[colug-432] Solid State Drives (was: SMART HDD Status)

Thu Feb 23 18:01:56 EST 2012

On Thu, Feb 23, 2012 at 09:51:08AM -0500, Joshua Kramer wrote:
> Last night I
> procured a new enclosure for my HD, one that gives no errors reading or
> writing NTFS volumes (and supports SMART status).  Indeed, I noticed that
> the values for Hardware ECC Recovered, Seek Error Rate, Read Error Rate for
> my Seagate Momentus were way off track - in the millions.  Scary, right?

A related query:  Does anyone have experience with the new solid-state
disk drives?  In particular, I wonder if their failure mode(s) are far
different from conventional drives.  (Well, duh, I suppose some would say
that that's obvious!)  But, with conventional drives, we typically either
see catastrophic failure, or sector errors for which a retry may or
may not succeed.  It's pretty straightforward, if not easy, to resolve:
If you can get the data off the failing drive, do so -- you can generally
trust it.  If not, load a new drive from a backup and continue.

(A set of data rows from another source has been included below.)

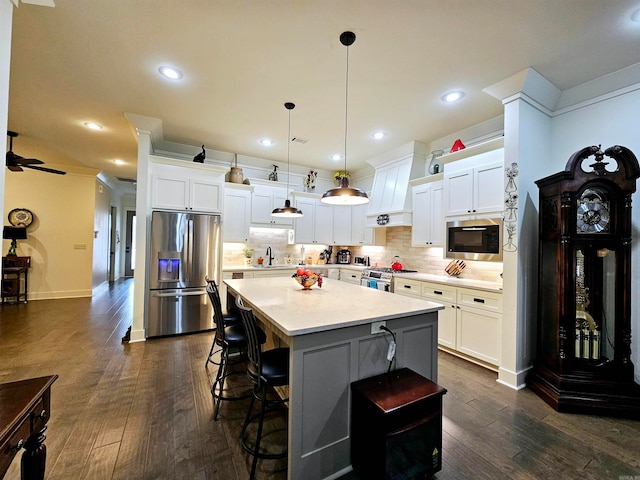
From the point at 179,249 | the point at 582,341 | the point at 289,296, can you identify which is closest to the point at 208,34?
the point at 289,296

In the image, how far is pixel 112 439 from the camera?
1910 millimetres

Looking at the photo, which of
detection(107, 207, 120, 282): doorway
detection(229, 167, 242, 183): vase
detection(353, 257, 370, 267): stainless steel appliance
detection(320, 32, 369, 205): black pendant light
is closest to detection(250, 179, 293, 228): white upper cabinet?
detection(229, 167, 242, 183): vase

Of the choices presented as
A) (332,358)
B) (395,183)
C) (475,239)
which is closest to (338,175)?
(395,183)

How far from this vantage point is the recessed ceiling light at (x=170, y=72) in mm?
2630

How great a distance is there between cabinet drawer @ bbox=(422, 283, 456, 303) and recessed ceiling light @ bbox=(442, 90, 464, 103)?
2.17 m

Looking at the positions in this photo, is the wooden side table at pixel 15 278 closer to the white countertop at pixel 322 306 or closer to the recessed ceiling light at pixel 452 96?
the white countertop at pixel 322 306

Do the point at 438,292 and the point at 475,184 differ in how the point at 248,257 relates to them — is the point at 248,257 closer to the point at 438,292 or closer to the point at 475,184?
the point at 438,292

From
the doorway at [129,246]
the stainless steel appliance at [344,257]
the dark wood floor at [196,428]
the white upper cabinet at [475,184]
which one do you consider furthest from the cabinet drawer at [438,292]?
the doorway at [129,246]

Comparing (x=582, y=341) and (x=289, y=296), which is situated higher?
(x=289, y=296)

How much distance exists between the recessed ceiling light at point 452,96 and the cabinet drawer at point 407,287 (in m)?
2.25

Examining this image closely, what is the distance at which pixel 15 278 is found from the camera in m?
5.50

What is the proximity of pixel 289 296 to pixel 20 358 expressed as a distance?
327 centimetres

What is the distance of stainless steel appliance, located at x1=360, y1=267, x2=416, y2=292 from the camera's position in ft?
13.8

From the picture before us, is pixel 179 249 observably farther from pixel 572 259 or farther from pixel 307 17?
pixel 572 259
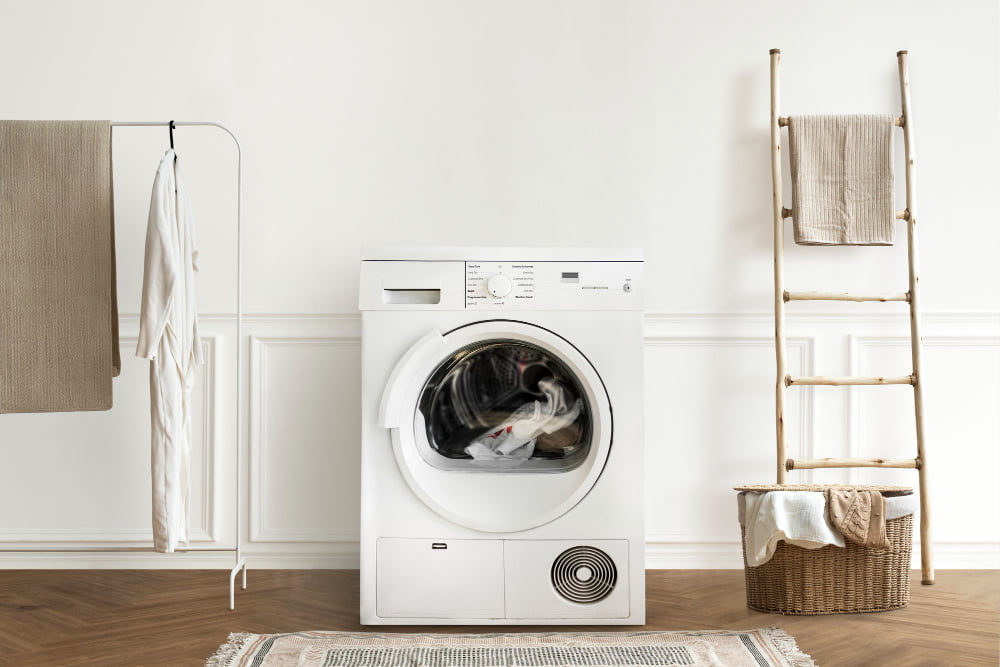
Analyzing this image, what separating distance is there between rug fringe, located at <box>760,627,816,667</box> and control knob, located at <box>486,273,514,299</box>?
1066 mm

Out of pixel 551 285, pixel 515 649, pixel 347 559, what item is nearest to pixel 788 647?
pixel 515 649

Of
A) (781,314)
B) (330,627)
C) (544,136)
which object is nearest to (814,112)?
(781,314)

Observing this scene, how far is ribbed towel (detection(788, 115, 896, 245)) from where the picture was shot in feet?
8.06

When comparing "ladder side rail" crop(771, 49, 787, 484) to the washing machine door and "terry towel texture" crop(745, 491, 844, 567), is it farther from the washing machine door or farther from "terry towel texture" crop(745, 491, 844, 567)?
the washing machine door

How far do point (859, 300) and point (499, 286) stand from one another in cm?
124

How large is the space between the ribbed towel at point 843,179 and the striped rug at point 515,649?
126 centimetres

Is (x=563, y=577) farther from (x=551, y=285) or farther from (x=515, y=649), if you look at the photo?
(x=551, y=285)

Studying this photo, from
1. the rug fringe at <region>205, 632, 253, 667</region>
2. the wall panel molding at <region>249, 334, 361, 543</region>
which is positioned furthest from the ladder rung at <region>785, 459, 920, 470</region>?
the rug fringe at <region>205, 632, 253, 667</region>

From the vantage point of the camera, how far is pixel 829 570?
2.05m

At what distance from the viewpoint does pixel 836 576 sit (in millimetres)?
2053

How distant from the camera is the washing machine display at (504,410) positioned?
→ 2045 mm

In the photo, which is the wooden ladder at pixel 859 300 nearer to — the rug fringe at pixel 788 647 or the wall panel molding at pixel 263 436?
the rug fringe at pixel 788 647

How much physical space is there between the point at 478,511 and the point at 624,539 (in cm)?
37

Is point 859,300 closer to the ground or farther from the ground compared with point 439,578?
farther from the ground
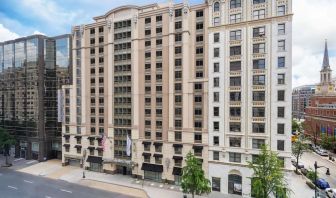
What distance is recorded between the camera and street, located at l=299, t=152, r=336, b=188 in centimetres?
4466

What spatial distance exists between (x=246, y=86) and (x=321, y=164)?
36.2 meters

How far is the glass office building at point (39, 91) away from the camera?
188 feet

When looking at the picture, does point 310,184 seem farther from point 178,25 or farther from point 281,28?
point 178,25

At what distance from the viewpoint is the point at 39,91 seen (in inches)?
2269

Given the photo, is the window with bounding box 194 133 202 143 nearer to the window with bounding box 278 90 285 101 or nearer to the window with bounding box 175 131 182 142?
the window with bounding box 175 131 182 142

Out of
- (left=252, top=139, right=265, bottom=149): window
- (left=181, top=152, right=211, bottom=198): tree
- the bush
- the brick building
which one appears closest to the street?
the bush

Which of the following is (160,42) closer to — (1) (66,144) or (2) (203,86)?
(2) (203,86)

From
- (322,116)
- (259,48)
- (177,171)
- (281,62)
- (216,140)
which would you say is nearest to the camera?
(281,62)

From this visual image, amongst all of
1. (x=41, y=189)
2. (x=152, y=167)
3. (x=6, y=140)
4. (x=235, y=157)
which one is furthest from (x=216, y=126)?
(x=6, y=140)

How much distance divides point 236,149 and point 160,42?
85.6 ft

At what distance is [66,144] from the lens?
53594 mm

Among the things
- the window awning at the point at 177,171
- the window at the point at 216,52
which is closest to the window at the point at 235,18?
the window at the point at 216,52

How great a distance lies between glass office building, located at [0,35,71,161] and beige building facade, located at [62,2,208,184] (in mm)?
6140

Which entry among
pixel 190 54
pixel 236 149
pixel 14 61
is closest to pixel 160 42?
pixel 190 54
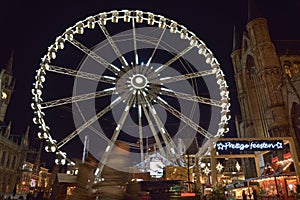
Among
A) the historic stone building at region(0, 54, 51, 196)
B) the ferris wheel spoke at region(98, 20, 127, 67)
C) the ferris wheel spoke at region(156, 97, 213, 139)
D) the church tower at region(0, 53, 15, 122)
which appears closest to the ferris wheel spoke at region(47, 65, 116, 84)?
the ferris wheel spoke at region(98, 20, 127, 67)

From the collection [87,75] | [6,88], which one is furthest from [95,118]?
[6,88]

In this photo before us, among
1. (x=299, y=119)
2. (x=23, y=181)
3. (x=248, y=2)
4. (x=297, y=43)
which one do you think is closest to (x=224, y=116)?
(x=299, y=119)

I have a SheevaPlug ARM-based computer where the root partition exists on
an SD-card -- the same NAND memory found in solid state drives.  I was
seeing some occasional file system corruption on this system on boots --
stuff that required I manually fsck the root file system occasionally --
although the little server appeared to run fine.  Finally, I decided to
tear into it and find out what was going on.  It turns out that the SD-card
was going bad, failing in such a way that it would occasionally introduce
a bit error -- usually it was just one bit or a small cluster of bits wrong
in a given sector when this occurred.  I replaced the card and everything
seemed fine.

But then I began to wonder:  Since the unit seemed to run fine even with
the failing card, and no bad blocks were being reported, what was happening 
with my backups.  It turns out I had perhaps half a dozen, so I un-cpio-ed
them (yes, I cut my teeth on cpio and it still seems more natural to me
than tar) and proceeded to cmp the files in one set of backups against the
others.  To my horror, I started finding discrepancies in what should be
static files, like those in /var/cache, and they became more and more
prevalent with each succeeding backup.  (For some reason, these errors
seemed to cluster in /var/cache.  I found no errors at all in /bin, /usr/bin,
/sbin, /usr/sbin, or /etc files.)  But, these bit errors were propagating
through the backups without any evidence of being logged or reported.  So,
now I'm questioning whether I should just take a day and completely reload
the system.  On the one hand, it would be a good chance to pull it up to
the latest Debian load, and it's probably time.  On the other hand, the
little box continues to do everything I ask of it, and quite competently,
with nary a hiccup.

Bottom line:  Are the solid state drives better than SD-cards at detecting
and reporting such errors?  Do they employ SMART functionality, too?  If
so, to what extent?  Anyone have any experience in this area?

Rob